ENSURE A MEANINGFUL ASSESSMENT OF BORROWER’S ABILITY TO REPAY
A borrower’s ability to repay should be considered in both payday and title loans. Any assessment of ability to repay should consider both a borrower’s income and additional financial obligations.
CREATE A CENTRALIZED DATABASE
A centralized database is necessary for enforcing the loan limits recommended in this report and those already enacted into law. It also facilitates reporting of loan data so that lawmakers and the public can better understand who uses these loans.
BAN INCENTIVE AND COMMISSION PAYMENTS FOR EMPLOYEES BASED ON OUTSTANDING LOAN AMOUNTS
The compensation model for many predatory lenders incentivizes employees to encourage borrowers to take out larger loans than they can afford and to continue rolling over these loans at the end of each loan period. This incentive system should be eliminated to prevent employees from coercing borrowers to remain indebted for months and instead encourage responsible lending and borrowing.
PROHIBIT DIRECT ACCESS TO BANK ACCOUNTS AND SOCIAL SECURITY FUNDS
Payday lenders’ direct access to the bank accounts of borrowers must be prohibited, as it allows lenders to evade protections for Social Security recipients and coerces borrowers to repay their payday loan debts before satisfying any other obligations. Congress recognized the abuses that can stem from this direct access and, for active-duty members of the military and their dependents, has prohibited lenders from using a check or access to a financial account as security for the obligation.33
PROHIBIT LENDER BUYOUTS OF UNPAID TITLE LOANS
Lenders must be prevented from buying a title loan from another lender and extending a new, more costly loan to the same borrower. In order to encourage responsible lending, policymakers should not allow a lender to extend more money to consumers who have demonstrated an inability to repay a smaller loan.
REQUIRE LENDERS TO RETURN SURPLUS OBTAINED IN SALE OF REPOSSESSED VEHICLES
It is fundamentally unfair for lenders to obtain a windfall by retaining the full sum obtained from the sale of a borrower’s car after repossession. Requiring lenders to return the surplus will also temper the lenders’ incentive to repossess the car rather than work with a borrower on a repayment plan.
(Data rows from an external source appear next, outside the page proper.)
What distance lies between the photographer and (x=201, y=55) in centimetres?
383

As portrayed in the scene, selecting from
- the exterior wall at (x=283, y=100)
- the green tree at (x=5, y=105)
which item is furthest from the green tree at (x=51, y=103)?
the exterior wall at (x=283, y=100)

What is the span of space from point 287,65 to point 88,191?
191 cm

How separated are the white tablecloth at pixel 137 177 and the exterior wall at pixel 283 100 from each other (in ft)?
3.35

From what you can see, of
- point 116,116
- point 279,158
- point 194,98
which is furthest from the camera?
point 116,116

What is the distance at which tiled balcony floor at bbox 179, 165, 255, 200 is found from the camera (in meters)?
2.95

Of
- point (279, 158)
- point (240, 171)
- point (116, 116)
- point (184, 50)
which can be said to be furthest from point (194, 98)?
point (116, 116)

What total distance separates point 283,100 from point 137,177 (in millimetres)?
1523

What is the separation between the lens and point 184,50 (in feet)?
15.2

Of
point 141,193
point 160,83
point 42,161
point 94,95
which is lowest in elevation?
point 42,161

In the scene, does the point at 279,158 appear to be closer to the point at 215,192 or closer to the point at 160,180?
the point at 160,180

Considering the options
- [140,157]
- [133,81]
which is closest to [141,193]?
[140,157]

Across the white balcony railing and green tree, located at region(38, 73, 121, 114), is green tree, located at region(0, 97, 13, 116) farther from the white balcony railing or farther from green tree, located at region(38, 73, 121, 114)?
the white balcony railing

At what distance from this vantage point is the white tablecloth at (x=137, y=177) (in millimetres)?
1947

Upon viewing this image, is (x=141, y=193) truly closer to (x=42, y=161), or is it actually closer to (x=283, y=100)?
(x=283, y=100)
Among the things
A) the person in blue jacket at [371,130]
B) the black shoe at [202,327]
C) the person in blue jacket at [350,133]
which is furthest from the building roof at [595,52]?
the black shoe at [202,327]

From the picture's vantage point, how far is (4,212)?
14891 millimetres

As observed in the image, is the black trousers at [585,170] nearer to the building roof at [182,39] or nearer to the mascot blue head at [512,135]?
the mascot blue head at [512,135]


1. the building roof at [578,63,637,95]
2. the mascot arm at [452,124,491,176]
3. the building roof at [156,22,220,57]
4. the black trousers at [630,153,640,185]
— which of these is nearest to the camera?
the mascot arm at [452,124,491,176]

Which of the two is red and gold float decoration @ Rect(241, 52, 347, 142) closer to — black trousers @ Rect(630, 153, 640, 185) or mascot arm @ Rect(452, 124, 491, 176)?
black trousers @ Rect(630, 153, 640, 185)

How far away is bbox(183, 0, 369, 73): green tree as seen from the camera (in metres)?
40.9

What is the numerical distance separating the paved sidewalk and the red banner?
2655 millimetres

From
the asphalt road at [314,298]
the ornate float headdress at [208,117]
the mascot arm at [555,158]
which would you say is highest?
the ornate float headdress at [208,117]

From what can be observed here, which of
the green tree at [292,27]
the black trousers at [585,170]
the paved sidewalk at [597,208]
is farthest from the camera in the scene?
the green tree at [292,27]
CREATE INCENTIVES FOR SAVINGS AND SMALL-LOAN PRODUCTS
The FDIC pilot program, which studied how banks could profitably offer small-dollar loans, was helpful in determining a template for affordable small-dollar lending. Additionally, the FDIC stated that Community Reinvestment Act examiners may favorably consider small-dollar loan programs when evaluating the institutions’ lending performance. Although the regulation of payday and title lenders should spur affordable lenders to enter the market, additional incentives should also be developed to encourage responsible products targeted at low-income consumers.
REQUIRE FINANCIAL EDUCATION AND CREDIT COUNSELING
Policymakers should ensure that the communities targeted by predatory lenders are also made aware of affordable small-dollar loan options and savings programs. This could include requiring payday and title lenders to distribute an approved list of credit counselors, alternative credit options and other emergency assistance options to consumers before they are given the loan agreement to sign, and providing financial education courses in low-income communities.